Actrix tells tale of woe in face of Xtra pricing

ISP Actrix says unless it succeeds with a Commerce Commission pricing complaint against Telecom's Xtra, it's faced with going out of business.

Internet service provider Actrix was the first commercial provider in the business in New Zealand. If it doesn’t get a favourable decision from the Commerce Commission over complaints levelled at rival Telecom Xtra’s price cutting, it could be out of business this year.

“Telecom’s price is less than the cost of operating an ISP,” says managing director John Vorstermans. “They have said publicly that they will make a profit in 1999 if they are lucky.

“We’ve complained to the commission, but if it doesn’t run with the complaint there’s no market for an ISP. We won’t be in business in six months unless we can subsidise the Internet service from our other activities.”

Those activities include training--Actrix has a full-blown training room with 15 Pentium PCs--and some other services.

Vorstermans set up the business in 1989 as a part-time operation and began offering commercial services to technical people in November that year.

“There were just two of us at the beginning, probably making up one full-time job,” he says. “The business stayed part-time till two-and-a half-years ago when the Web took off. We’ve since grown to 10 people.”

He says the growing pains were “tremendous”, having to put in a business infrastructure, and there were many technical problems along the way. “It’s not dissimilar for Xtra. In some ways I can sympathise with them …”

Actrix began as a company with $3000 capital not paid up--and a lot of goodwill and support from the technical community, including Telecom.

Chartered accountant Peter Muller was commissioned last year to put together a business plan. He was then employed by Wrightson, handling the accounts for 19 branches.

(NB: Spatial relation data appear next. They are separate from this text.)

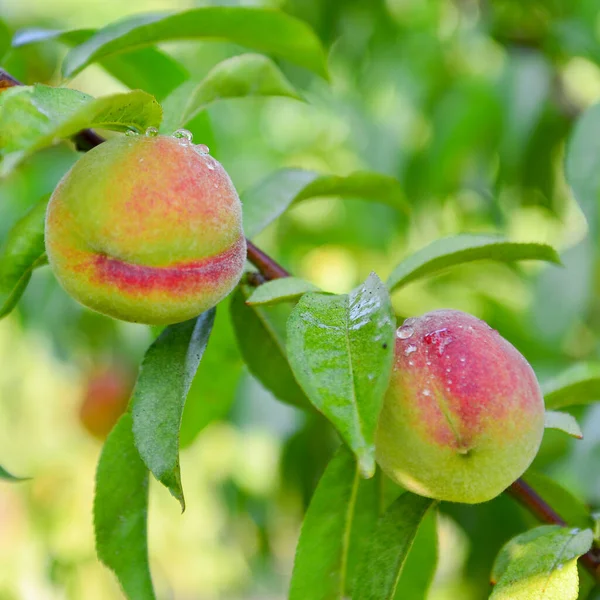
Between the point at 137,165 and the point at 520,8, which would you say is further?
the point at 520,8

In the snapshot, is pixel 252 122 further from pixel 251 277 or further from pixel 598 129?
pixel 251 277

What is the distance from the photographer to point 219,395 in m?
1.15

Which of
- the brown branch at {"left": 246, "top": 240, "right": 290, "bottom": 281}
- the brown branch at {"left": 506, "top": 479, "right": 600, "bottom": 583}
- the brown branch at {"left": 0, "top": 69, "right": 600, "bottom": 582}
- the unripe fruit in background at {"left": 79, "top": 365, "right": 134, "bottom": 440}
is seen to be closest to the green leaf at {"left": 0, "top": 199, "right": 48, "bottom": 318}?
the brown branch at {"left": 0, "top": 69, "right": 600, "bottom": 582}

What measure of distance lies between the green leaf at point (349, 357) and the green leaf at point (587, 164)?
1.70 feet

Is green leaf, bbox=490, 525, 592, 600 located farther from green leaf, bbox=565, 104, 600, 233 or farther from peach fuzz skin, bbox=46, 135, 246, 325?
green leaf, bbox=565, 104, 600, 233

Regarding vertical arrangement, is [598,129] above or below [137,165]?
below

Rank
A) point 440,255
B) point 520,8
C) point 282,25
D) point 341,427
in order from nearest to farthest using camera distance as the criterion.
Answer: point 341,427
point 440,255
point 282,25
point 520,8

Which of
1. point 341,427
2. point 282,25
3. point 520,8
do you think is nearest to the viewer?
point 341,427

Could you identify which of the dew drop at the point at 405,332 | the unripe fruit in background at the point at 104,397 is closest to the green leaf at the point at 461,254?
the dew drop at the point at 405,332

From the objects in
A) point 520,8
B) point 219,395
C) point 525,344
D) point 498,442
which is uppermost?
point 498,442

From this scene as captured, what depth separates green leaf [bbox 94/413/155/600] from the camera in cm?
82

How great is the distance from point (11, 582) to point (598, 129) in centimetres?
158

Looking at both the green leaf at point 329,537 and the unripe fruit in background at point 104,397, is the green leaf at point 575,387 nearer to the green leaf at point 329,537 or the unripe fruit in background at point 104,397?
the green leaf at point 329,537

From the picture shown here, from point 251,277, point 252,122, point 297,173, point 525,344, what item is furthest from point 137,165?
point 252,122
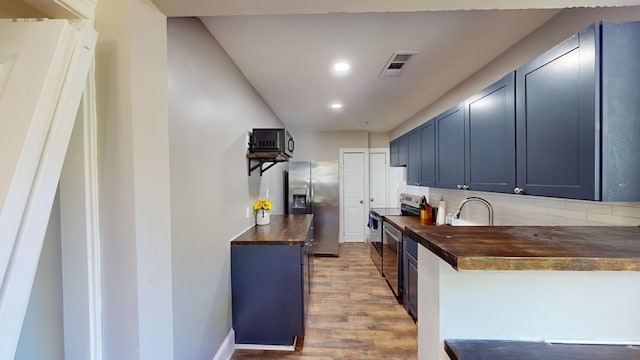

Muller saw an opportunity and bought into Actrix--he is operations manager--which now has seven working shareholders and paid-up capital of $270,000.

Four part-timers and seven contractors have joined the team.

Vorstermans estimates the ISP has equipment that would cost upwards of $500,000 to replace.

“It costs on average $1000 to install and connect a modem, and we have 120 of those,” he says. “We’ve paid $80,000 for ISDN equipment and we have another $80,000 invested in servers.

“Bandwidth costs us $20,000 a month.”

On top of this investment to run the Internet side of the business is office equipment, PCs for the helpdesk and the Pentiums for the training room.

“We were growing at 50% a month before Xtra slashed its rates. Our growth rate is now zero, though we’ve got a very high renewal rate with customers,” he says.

The average Actrix customer spends between $20 and $30 a month, with heavy users spending up to $300 a month. The company has just introduced a flat rate of $60 a month for 60 hours access to try to retain business.

There are around 40 ISPs in New Zealand. After Xtra and Voyager, the next biggest is IHUG, probably followed by ICONZ and Actrix.

Actrix buys its bandwidth from Clear and is looking at moving all its telephony to Clear in protest at Xtra’s price cutting. “Most of the ISP’s are considering doing that,” says Vorstermans.